[Silent A]

Hmm, figured out the answer while I was away.

My argument above actually only shows that total = 50 is not a local maximum on the probability distribution. The actual probability distribution isn't really bi-modal at all.

Instead, the above argument can be extened to claim that the probability distribution of final totals doesn't have any local maxima. It goes like this ...

At a given point during the shooting, the player will have hit "i" baskets after "n" throws. The odds of him getting the next basket is therefore i/n. So after the (n+1)th shot he will have hit either i or i+1 baskets and his probability of getting the following basket will be either i/(n+1) or (i+1)/(n+1). Notice that the fraction of future successful shots will tend to diverge away from i/n. This is true so long as 0 < i < n (in the problem described, this is always true since he starts off with one miss and one hit).

Now note that if a local maxima exists in the probability distribution, then small movements away from a local maximum will tend to move back towards the local maximum (i.e. local maxima should be stable to a certain extent). However, from the above argument, no point can be stable and therefore no point can be a local maximum. We also know that because the problem is inherently symmetrical, the final probability distribution should also be symmetrical.

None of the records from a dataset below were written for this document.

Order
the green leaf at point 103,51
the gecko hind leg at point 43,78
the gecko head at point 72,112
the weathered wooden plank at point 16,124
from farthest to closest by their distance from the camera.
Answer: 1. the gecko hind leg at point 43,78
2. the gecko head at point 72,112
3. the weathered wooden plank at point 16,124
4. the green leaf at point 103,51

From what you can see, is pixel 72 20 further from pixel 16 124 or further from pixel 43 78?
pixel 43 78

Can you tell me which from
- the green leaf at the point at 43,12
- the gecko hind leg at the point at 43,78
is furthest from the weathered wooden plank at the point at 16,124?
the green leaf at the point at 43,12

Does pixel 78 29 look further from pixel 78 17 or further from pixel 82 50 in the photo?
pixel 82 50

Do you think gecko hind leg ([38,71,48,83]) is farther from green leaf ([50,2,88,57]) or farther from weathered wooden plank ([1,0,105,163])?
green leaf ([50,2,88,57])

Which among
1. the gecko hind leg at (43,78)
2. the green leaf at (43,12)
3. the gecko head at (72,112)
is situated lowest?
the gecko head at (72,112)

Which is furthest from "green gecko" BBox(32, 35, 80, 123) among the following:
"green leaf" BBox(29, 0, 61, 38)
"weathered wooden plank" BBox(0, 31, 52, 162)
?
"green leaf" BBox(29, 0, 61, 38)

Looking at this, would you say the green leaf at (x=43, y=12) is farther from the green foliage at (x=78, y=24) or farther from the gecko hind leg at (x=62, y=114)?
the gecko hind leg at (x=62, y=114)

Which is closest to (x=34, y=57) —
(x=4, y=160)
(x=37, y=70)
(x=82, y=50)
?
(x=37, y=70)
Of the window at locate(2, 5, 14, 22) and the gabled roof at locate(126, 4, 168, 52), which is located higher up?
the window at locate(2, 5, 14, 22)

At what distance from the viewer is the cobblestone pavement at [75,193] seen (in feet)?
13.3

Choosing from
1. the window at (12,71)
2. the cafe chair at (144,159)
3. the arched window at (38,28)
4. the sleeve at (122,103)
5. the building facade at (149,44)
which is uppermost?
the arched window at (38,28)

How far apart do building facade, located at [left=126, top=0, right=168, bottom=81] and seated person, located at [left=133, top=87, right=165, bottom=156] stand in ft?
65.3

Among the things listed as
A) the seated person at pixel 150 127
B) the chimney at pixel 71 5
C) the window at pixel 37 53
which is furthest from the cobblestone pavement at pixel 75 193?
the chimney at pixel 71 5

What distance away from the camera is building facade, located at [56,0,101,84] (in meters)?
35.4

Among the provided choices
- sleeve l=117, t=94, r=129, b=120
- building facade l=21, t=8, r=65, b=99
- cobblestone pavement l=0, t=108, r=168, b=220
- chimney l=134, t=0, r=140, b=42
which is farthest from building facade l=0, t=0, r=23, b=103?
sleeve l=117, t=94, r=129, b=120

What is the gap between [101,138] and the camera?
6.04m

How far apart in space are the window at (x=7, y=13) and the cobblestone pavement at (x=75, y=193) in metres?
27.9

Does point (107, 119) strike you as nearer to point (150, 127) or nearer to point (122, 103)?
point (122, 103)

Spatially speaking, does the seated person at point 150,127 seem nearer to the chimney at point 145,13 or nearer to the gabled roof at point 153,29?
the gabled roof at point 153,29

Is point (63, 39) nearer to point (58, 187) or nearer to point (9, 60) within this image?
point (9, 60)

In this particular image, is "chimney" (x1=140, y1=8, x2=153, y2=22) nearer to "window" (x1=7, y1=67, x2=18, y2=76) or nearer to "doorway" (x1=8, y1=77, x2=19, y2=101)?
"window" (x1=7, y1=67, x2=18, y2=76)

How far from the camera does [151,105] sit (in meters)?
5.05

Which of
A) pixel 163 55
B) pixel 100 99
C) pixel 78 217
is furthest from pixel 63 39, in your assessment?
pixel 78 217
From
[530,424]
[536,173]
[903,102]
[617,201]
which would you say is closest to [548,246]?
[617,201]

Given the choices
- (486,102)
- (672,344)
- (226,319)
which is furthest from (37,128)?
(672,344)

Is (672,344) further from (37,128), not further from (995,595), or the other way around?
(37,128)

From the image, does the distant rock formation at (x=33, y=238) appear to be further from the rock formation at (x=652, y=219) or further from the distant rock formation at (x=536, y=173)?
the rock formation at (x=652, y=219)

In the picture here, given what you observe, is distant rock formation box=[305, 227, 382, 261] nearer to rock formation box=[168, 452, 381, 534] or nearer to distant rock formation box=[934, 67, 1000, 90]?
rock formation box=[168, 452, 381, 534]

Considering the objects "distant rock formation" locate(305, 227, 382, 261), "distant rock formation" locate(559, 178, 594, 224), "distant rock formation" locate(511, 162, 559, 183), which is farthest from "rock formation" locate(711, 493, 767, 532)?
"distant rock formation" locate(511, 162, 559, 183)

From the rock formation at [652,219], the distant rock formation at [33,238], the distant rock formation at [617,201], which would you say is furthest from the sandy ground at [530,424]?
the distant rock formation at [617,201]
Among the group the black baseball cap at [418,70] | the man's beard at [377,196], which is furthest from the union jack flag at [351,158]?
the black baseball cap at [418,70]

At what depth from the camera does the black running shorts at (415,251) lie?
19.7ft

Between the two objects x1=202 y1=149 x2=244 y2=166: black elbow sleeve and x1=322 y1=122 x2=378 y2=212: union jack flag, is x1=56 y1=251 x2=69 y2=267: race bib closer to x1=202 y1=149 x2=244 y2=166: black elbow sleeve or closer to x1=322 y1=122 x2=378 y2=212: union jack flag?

This means that the distribution should be either perfectly flat, or shaped like a "U" (low in the middle and high on both ends).

Now if only I could come up with an argument to suggest that the ere are no local minima either, I could show that the final probability distribution is perfectly flat without making any calculations at all.

And if the probability distribution is perfectly flat then the answer is 1/99 since the final total must be at least 1 and no more than 99.

P.S. I have an analytical proof, but I'll leave it for someone else.